What to do → Starting at the line containing "How much distance is" and going through the end of the data, write those lines out again, swapping "wrought iron fence" for "metal railing" and changing nothing else.

Provided records →
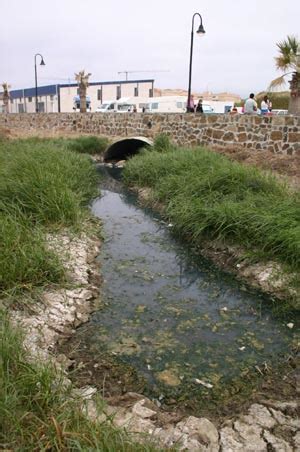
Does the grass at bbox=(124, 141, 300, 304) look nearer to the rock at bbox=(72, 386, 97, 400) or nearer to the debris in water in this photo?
the debris in water

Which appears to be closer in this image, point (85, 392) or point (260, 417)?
point (260, 417)

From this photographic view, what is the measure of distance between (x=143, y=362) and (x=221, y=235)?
328 cm

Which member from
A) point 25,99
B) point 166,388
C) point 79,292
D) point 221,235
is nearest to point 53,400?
point 166,388

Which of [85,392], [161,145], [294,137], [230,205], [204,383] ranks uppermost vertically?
[294,137]

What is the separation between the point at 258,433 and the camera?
3.12 meters

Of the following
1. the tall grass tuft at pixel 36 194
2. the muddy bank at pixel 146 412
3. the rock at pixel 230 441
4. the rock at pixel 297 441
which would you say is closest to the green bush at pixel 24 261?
the muddy bank at pixel 146 412

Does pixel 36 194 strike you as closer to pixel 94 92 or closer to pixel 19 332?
pixel 19 332

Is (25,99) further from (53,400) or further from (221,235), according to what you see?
(53,400)

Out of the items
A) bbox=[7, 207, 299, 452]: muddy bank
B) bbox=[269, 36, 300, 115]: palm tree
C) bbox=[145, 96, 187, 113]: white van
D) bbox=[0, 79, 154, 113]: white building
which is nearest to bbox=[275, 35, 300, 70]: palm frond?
bbox=[269, 36, 300, 115]: palm tree

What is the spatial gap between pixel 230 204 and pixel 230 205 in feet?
0.24

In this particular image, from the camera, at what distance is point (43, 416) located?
2.85 metres

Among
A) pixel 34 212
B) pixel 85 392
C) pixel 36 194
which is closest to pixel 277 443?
pixel 85 392

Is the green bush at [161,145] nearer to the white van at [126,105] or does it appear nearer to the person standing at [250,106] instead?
the person standing at [250,106]

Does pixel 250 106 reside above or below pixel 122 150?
above
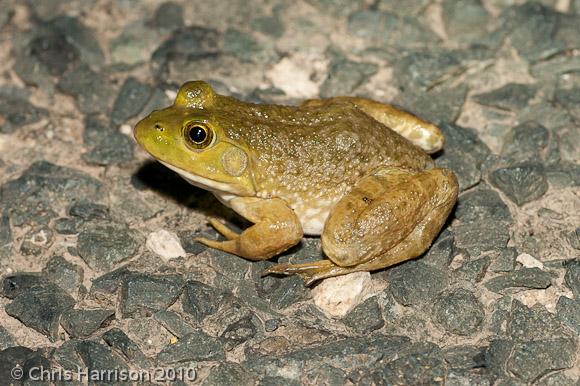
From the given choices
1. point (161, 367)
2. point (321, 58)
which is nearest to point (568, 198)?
point (321, 58)

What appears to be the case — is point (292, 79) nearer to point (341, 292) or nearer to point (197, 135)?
point (197, 135)

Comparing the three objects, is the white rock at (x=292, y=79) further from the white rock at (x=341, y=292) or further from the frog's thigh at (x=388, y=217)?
the white rock at (x=341, y=292)

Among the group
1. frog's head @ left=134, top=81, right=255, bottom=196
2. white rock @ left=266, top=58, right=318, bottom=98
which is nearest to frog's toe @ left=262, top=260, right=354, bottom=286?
frog's head @ left=134, top=81, right=255, bottom=196

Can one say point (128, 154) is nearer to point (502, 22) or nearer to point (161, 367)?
point (161, 367)

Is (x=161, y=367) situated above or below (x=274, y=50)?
below

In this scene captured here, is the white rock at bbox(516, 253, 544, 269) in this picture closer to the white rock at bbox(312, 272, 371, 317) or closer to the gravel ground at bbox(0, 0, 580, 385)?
the gravel ground at bbox(0, 0, 580, 385)

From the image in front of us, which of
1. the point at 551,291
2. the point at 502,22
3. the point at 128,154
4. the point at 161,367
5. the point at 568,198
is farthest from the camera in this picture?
the point at 502,22
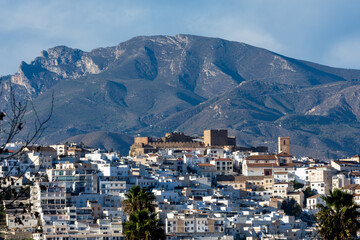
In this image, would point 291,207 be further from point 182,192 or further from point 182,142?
point 182,142

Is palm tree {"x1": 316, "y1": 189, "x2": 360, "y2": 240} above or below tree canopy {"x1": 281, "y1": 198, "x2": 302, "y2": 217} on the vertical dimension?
above

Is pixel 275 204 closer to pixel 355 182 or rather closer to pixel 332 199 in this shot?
pixel 355 182

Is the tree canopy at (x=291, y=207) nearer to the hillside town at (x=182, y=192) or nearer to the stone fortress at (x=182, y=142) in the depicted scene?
the hillside town at (x=182, y=192)

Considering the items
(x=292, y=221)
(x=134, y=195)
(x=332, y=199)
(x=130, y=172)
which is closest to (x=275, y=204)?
(x=292, y=221)

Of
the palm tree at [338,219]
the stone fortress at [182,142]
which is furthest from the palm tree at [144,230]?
the stone fortress at [182,142]

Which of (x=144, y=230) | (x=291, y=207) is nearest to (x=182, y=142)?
(x=291, y=207)

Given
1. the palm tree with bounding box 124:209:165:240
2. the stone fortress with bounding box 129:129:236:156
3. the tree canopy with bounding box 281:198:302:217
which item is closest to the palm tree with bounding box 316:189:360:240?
the palm tree with bounding box 124:209:165:240

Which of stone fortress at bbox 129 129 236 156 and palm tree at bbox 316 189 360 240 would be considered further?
stone fortress at bbox 129 129 236 156

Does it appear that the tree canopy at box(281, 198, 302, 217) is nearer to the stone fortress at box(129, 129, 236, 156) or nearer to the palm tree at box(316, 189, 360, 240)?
the stone fortress at box(129, 129, 236, 156)
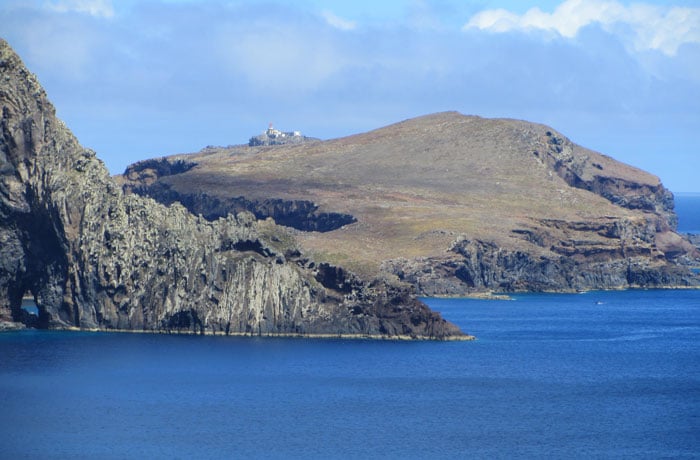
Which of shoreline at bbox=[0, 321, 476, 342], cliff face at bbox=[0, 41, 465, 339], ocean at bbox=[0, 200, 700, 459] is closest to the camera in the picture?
ocean at bbox=[0, 200, 700, 459]

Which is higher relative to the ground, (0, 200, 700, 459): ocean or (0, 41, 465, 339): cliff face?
(0, 41, 465, 339): cliff face

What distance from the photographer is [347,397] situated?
112m

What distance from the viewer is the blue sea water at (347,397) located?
3723 inches

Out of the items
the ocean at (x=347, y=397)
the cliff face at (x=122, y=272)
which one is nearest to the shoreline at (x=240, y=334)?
the cliff face at (x=122, y=272)

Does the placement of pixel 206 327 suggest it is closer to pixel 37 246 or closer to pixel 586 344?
pixel 37 246

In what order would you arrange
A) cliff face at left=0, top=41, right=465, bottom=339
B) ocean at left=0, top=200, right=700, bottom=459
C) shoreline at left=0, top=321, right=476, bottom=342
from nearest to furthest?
ocean at left=0, top=200, right=700, bottom=459, cliff face at left=0, top=41, right=465, bottom=339, shoreline at left=0, top=321, right=476, bottom=342

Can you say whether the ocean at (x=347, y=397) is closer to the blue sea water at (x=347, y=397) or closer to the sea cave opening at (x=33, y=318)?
the blue sea water at (x=347, y=397)

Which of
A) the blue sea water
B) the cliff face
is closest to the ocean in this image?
the blue sea water

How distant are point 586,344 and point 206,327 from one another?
36.7 m

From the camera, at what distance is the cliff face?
456 ft

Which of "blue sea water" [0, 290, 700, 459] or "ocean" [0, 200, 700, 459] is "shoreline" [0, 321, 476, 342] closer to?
"blue sea water" [0, 290, 700, 459]

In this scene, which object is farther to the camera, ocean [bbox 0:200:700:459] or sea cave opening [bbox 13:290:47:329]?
sea cave opening [bbox 13:290:47:329]

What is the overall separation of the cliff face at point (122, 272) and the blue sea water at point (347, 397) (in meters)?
2.74

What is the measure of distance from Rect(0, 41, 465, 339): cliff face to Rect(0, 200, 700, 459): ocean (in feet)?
9.56
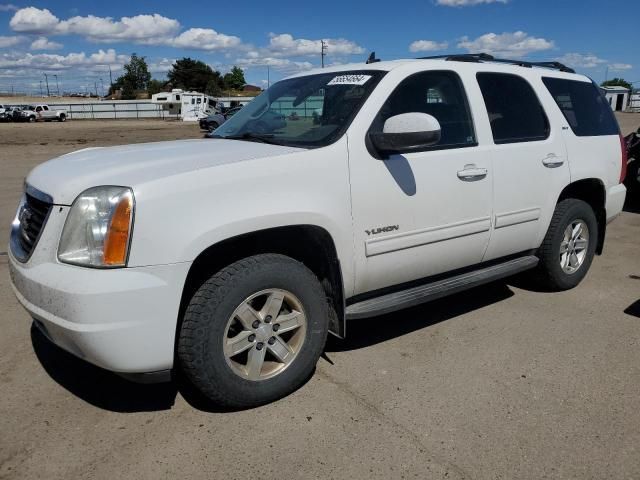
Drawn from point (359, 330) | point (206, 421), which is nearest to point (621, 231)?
point (359, 330)

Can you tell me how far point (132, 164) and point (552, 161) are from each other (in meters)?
3.15

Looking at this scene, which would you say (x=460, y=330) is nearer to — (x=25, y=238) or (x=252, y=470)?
(x=252, y=470)

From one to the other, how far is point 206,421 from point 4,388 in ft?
4.22

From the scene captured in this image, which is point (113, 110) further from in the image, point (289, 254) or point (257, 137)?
point (289, 254)

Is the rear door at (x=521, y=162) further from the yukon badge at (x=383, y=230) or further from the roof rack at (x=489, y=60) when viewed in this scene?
the yukon badge at (x=383, y=230)

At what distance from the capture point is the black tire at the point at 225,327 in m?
2.67

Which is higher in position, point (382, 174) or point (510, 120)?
point (510, 120)

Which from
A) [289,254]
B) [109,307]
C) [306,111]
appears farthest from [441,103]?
[109,307]

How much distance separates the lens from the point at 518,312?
14.6 ft

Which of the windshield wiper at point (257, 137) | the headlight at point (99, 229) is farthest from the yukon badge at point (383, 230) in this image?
the headlight at point (99, 229)

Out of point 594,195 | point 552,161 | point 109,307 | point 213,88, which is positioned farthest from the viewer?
point 213,88

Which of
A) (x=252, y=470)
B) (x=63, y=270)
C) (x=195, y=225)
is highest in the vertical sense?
(x=195, y=225)

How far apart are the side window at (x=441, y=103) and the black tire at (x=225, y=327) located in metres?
1.23

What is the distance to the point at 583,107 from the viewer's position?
189 inches
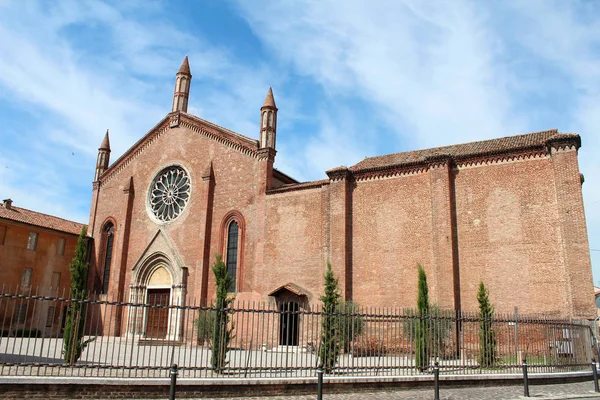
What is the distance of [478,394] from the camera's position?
1256 centimetres

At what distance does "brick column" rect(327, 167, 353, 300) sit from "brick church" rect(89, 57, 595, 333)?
0.18 ft

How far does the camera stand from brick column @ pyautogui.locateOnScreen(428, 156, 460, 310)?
21.4 m

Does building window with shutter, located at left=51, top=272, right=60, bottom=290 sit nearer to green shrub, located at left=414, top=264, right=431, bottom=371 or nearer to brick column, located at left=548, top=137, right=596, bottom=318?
green shrub, located at left=414, top=264, right=431, bottom=371

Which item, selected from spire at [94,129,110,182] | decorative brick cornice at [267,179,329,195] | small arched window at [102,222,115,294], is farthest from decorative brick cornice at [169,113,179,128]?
decorative brick cornice at [267,179,329,195]

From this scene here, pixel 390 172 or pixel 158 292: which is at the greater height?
pixel 390 172

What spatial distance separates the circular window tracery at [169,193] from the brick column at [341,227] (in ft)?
31.0

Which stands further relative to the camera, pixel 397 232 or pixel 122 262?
pixel 122 262

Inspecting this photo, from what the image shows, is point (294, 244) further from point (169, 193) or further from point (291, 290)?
point (169, 193)

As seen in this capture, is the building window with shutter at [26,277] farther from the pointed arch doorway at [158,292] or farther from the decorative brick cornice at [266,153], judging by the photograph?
the decorative brick cornice at [266,153]

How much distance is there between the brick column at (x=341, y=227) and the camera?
2372 cm

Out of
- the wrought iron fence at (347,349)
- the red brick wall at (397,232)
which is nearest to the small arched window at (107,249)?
the red brick wall at (397,232)

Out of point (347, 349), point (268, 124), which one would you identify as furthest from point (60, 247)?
point (347, 349)

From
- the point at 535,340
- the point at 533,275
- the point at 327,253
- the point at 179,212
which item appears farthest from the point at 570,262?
the point at 179,212

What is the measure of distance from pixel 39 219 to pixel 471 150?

Task result →
How much distance is there between the brick column at (x=341, y=227) and the camera?
2372 cm

Out of
- the metal railing at (347,349)
- the red brick wall at (397,232)
which is nearest to the small arched window at (107,249)?
the red brick wall at (397,232)

Out of point (347, 349), point (268, 124), which one would you identify as furthest from point (60, 247)?
point (347, 349)

From
- the point at 535,340
- the point at 533,275
- the point at 327,253
- the point at 179,212
which item appears farthest from the point at 570,262?
the point at 179,212

What is the measure of distance from pixel 39 219 to pixel 471 150?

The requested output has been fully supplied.